The author is successful in relating the 1680 and 1696 revolts in Northern America against the Spanish to natives’ dissatisfactions of the religions and economic systems of colonizers.
The impacts of Spanish colonization of North America are explained by Taylor as dissolution and destruction of the native belief systems. The natives were subjected to brutality for resisting Christianity faith and provide free force labor to the Spanish colonizers.
Dissolution led to the 1680 and 1696 revolts since the Spanish religious systems, medicine, and culture did not provide solutions to the social problems experienced by the natives.
The poorly nourished Pueblo natives could not keep up with the demands for harsh labor and unrealistic tribute money demanded by colonial officials.
This chapter identifies overexploitation and unfairness as factors that led to revolt against the Spanish colonizers in Mexican cities. The 1680 and 1696 revolts that were won by the Spanish restored harmony between the Pueblos and colonizers since their concerns were addressed.
Chapter 5: Canada and Iroquoia
This chapter presents the differences in exploration and settlement between the Spanish and French. Taylor is succeeds in relating success of the French in American conquest to their peaceful and mutual trade relationship with the natives.

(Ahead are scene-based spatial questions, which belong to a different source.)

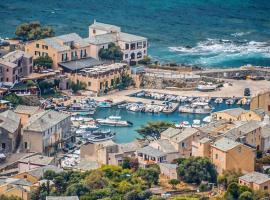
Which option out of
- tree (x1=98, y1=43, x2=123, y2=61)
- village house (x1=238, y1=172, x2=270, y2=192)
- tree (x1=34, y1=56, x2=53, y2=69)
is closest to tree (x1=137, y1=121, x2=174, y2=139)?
village house (x1=238, y1=172, x2=270, y2=192)

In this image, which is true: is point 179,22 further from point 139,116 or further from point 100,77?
point 139,116

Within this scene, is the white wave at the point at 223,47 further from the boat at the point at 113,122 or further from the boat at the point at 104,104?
the boat at the point at 113,122

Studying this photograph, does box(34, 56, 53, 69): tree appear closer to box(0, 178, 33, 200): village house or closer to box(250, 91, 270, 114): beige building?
box(250, 91, 270, 114): beige building

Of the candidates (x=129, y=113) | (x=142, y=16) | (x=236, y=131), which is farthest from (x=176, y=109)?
(x=142, y=16)

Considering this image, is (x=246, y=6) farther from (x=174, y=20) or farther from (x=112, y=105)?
(x=112, y=105)

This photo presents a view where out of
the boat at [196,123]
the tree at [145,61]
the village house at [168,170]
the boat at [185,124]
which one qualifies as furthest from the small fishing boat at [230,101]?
the village house at [168,170]

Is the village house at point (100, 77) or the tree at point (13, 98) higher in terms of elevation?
the village house at point (100, 77)
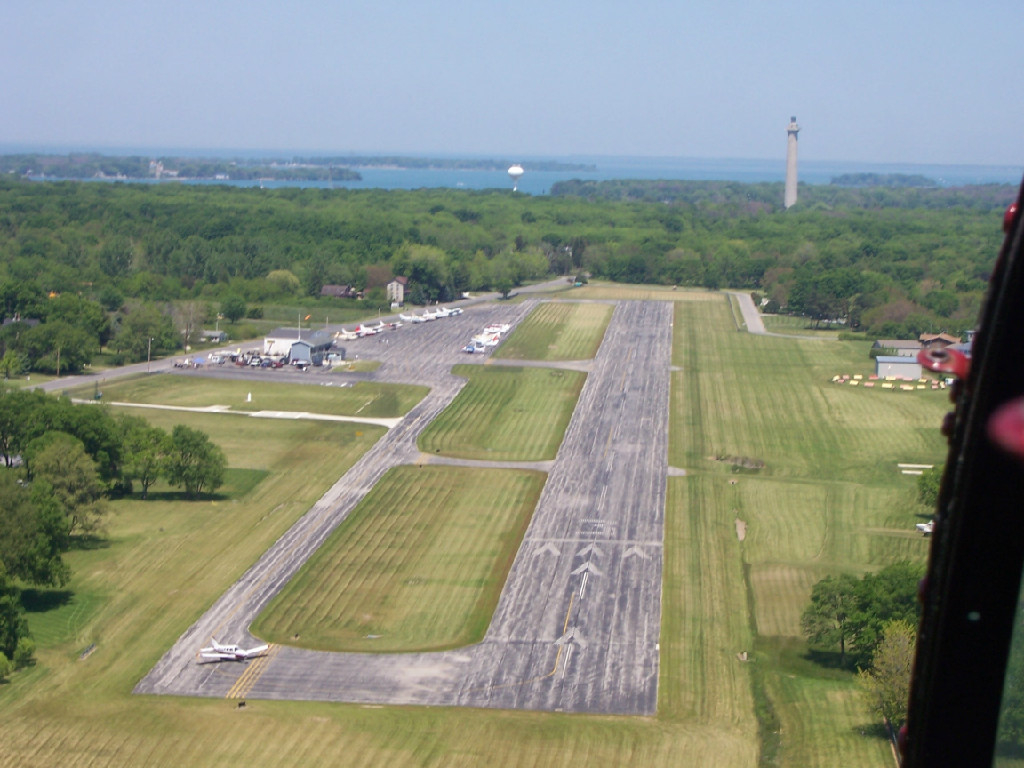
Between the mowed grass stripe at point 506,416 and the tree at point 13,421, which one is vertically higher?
the tree at point 13,421

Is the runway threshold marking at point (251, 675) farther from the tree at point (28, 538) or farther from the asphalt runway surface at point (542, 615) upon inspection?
the tree at point (28, 538)

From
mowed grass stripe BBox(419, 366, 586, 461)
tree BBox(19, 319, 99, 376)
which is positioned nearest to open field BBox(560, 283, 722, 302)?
mowed grass stripe BBox(419, 366, 586, 461)

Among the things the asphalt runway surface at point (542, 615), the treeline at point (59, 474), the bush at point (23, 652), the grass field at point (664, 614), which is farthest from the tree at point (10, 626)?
the asphalt runway surface at point (542, 615)

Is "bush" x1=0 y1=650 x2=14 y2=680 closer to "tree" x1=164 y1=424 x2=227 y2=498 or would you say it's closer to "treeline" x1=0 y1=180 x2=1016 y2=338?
"tree" x1=164 y1=424 x2=227 y2=498

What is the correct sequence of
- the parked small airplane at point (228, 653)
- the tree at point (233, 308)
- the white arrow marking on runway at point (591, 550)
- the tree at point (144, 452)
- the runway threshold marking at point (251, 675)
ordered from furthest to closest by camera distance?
the tree at point (233, 308), the tree at point (144, 452), the white arrow marking on runway at point (591, 550), the parked small airplane at point (228, 653), the runway threshold marking at point (251, 675)

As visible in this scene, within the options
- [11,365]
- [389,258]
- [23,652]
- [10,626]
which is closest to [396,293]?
[389,258]

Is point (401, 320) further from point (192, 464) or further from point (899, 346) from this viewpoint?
point (192, 464)
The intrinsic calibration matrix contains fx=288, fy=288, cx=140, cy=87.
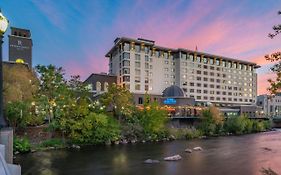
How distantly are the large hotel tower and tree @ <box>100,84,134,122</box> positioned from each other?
4668 centimetres

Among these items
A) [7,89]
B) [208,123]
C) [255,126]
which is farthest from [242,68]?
[7,89]

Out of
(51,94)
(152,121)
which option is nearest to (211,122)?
(152,121)

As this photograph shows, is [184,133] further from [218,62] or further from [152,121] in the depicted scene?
[218,62]

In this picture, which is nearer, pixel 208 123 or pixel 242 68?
pixel 208 123

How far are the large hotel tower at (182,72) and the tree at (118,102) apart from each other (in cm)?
4668

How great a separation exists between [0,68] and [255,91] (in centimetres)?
15498

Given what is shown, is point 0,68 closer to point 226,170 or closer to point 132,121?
point 226,170

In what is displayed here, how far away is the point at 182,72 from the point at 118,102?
70.7 metres

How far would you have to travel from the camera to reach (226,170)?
24.5 m

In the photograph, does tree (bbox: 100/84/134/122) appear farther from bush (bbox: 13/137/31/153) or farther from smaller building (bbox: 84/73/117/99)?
smaller building (bbox: 84/73/117/99)

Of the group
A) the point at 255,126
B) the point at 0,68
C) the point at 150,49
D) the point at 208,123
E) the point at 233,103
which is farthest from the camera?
the point at 233,103

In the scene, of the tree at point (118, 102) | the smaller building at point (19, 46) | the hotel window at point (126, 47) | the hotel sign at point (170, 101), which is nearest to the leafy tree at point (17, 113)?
the tree at point (118, 102)

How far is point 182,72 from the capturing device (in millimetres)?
122000

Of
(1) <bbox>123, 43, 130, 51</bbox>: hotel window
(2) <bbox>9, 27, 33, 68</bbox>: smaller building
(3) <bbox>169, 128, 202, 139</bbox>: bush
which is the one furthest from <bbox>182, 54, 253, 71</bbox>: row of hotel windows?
(3) <bbox>169, 128, 202, 139</bbox>: bush
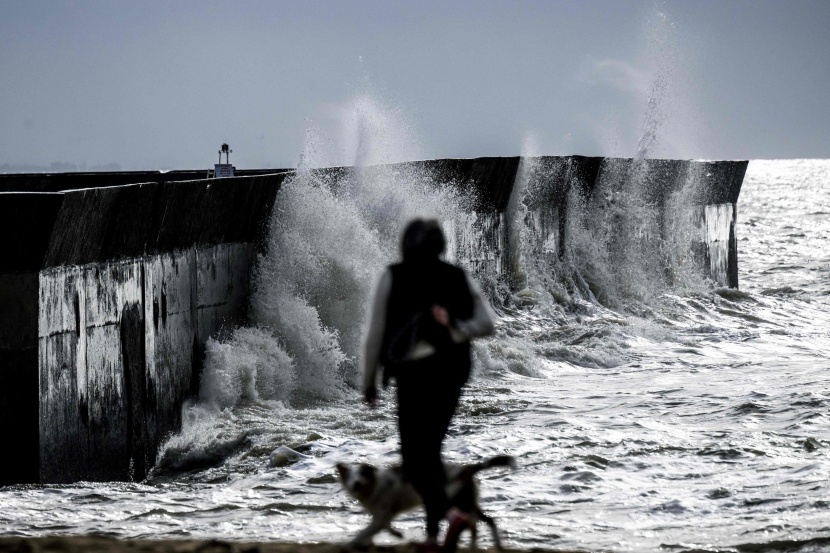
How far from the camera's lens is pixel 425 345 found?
480 cm

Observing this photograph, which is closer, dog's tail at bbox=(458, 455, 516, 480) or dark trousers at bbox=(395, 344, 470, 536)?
dark trousers at bbox=(395, 344, 470, 536)

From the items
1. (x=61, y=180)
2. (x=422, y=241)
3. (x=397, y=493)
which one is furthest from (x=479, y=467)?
(x=61, y=180)

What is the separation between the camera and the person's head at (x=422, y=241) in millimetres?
4887

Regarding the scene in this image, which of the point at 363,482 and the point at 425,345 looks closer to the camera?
the point at 425,345

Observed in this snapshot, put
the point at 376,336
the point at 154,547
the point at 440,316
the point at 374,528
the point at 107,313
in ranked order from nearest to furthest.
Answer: the point at 440,316 → the point at 376,336 → the point at 374,528 → the point at 154,547 → the point at 107,313

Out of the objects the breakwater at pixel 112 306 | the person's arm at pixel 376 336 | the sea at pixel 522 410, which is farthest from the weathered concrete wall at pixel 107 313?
the person's arm at pixel 376 336

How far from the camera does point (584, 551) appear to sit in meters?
6.46

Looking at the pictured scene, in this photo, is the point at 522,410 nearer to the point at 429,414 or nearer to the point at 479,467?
the point at 479,467

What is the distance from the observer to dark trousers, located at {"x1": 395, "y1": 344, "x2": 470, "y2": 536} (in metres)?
4.82

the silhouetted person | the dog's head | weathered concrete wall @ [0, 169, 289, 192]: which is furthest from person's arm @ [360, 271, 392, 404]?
weathered concrete wall @ [0, 169, 289, 192]

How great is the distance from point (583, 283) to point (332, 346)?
9473mm

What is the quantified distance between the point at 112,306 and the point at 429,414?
17.5 ft

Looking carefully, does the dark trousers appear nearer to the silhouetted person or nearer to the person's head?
the silhouetted person

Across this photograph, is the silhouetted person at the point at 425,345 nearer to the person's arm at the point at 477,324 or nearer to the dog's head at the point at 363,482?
the person's arm at the point at 477,324
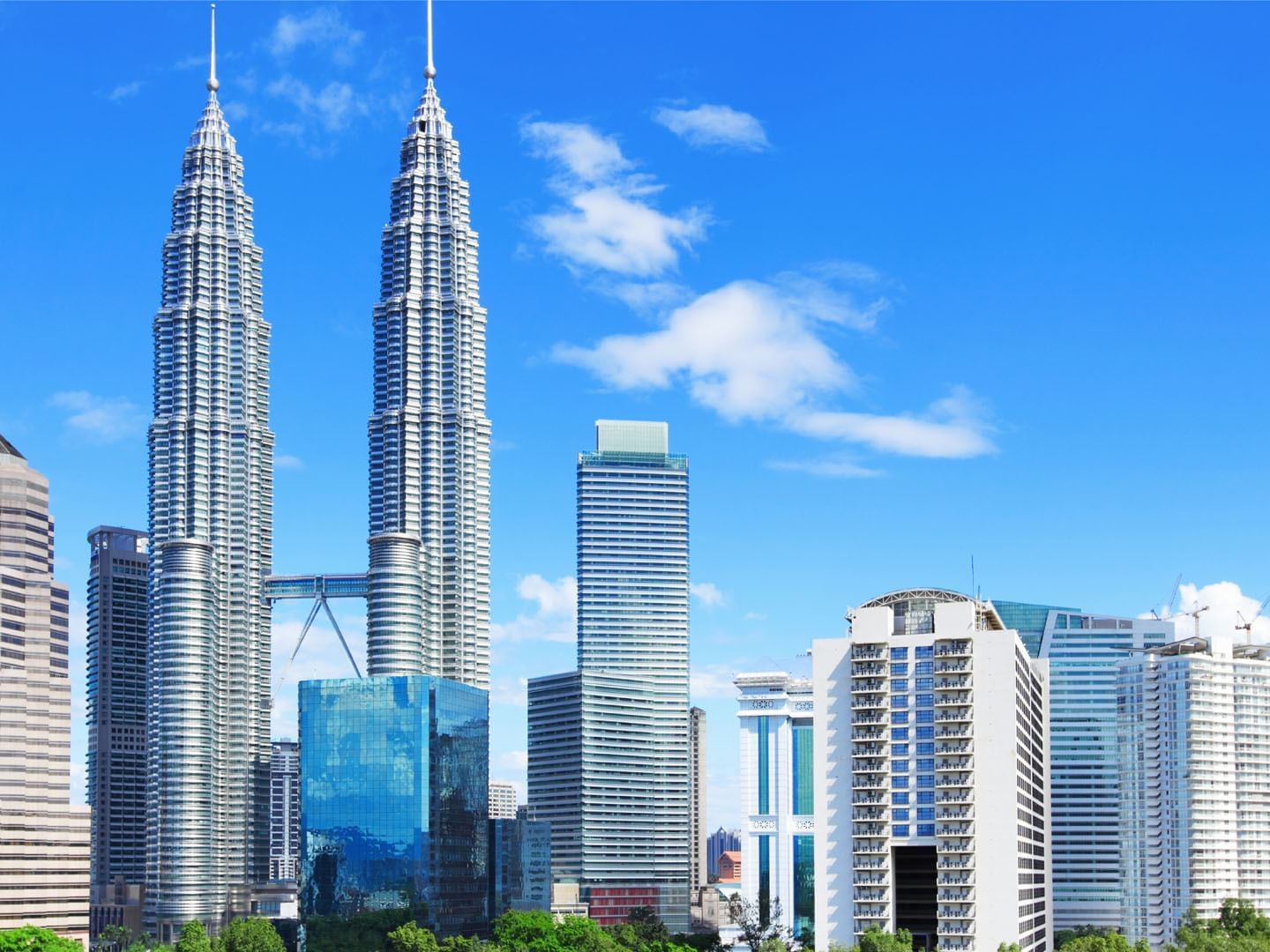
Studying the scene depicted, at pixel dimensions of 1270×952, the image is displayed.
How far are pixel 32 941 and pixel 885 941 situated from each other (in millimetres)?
82626

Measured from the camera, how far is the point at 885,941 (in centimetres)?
16312

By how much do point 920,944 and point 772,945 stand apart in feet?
57.1

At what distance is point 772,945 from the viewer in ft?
601

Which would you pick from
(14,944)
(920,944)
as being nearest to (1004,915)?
(920,944)

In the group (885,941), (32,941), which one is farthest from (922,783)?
(32,941)

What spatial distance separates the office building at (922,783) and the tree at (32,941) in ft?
243

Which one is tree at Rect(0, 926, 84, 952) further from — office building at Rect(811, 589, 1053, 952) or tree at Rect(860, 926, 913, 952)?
tree at Rect(860, 926, 913, 952)

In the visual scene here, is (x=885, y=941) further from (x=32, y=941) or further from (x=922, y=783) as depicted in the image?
(x=32, y=941)

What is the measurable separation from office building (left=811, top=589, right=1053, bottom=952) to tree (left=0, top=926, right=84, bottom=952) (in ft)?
243

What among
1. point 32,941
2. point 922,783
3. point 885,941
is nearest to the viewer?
point 885,941

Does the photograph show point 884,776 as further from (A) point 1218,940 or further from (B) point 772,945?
(A) point 1218,940

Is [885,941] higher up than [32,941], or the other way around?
[885,941]

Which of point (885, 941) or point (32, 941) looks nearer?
point (885, 941)

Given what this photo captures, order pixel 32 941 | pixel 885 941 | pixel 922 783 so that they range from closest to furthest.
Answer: pixel 885 941
pixel 922 783
pixel 32 941
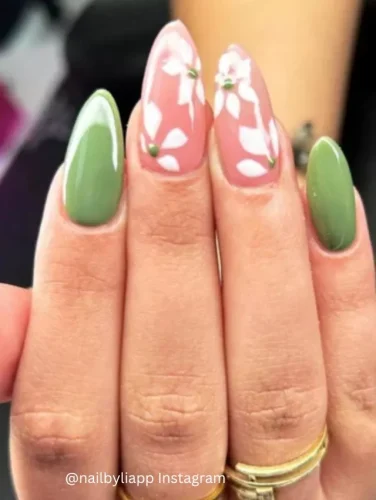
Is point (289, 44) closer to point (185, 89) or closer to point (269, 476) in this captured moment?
point (185, 89)

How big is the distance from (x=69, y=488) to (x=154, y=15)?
0.62 metres

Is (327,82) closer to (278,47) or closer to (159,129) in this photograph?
(278,47)

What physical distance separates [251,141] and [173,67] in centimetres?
7

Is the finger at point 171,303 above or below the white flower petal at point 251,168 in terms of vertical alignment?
below

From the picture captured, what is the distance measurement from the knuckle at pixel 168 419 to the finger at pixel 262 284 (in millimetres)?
30

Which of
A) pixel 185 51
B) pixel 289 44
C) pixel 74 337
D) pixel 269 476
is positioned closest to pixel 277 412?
pixel 269 476

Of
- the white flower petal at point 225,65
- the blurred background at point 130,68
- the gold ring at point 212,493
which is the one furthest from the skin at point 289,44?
the gold ring at point 212,493

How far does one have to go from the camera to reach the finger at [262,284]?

The Iroquoian and Algonquian cultures of the native Indians easily traded with the French in fur since they had mutual trade consent. The growing interest from both ends of the divide spurred this trade relationship.
This trade was protected from external interferences by the natives and the French. For instance, the Waging war executed by the Iroquois was to revenge the neighboring community use of sorcery to interfere with their fur trade.
The French were generally peaceful in their approach to interact with the Native Americans. The fur trade between the French and Iroquois was very successful because of the mutual respect.
Chapter 6: Virginia
Taylor identifies the need to expand dominance as factor which influenced British settlement in Virginia. The author is successful in linking the social, economic, and cultural elements of the natives in the establishment of Virginia.
Taylor describes the daring British folks such as Sir Francis Drake among others as the active English promotes who used tactical approaches to settle and establish Roanoke in Virginia.
The English are presented as the ungrateful barbarians who belie the values of the Native Indian Americans despite the warm reception and permission to cultivate tobacco in Virginia. War erupted between the two groups when the English started harassing the natives.
This chapter displays the ungratefulness and cunning nature of the British towards the natives of Virginia. Excessive harassment by the former spilled into war in Jamestown as native were determined to restore their lost culture.
Chapter 7: Chesapeake Colonies
Taylor explores the Chesapeake social class structure and how economics influenced its shape in the Chesapeake colonies.
The author is successful in establishing the basic elements of Chesapeake social class structure as determined by the ability to organize a commonwealth body controlled by common interests and laws.
Farming formed the primary labor source for colonists in Chesapeake. Settlers who were able to organize more factors of production occupied the apex of the hierarchal chain.
As competition increased, Taylor observed that slave labor contributed to population explosion of the African community in Chesapeake. This necessitated establishment of protectionist laws by the settlers to minimize possibility of African slaves’ revolt against their cruel masters.
This chapter explains operation of the commonwealth system in Chesapeake. Ability to organize factors of production determined the economic class of the settlers in Chesapeake.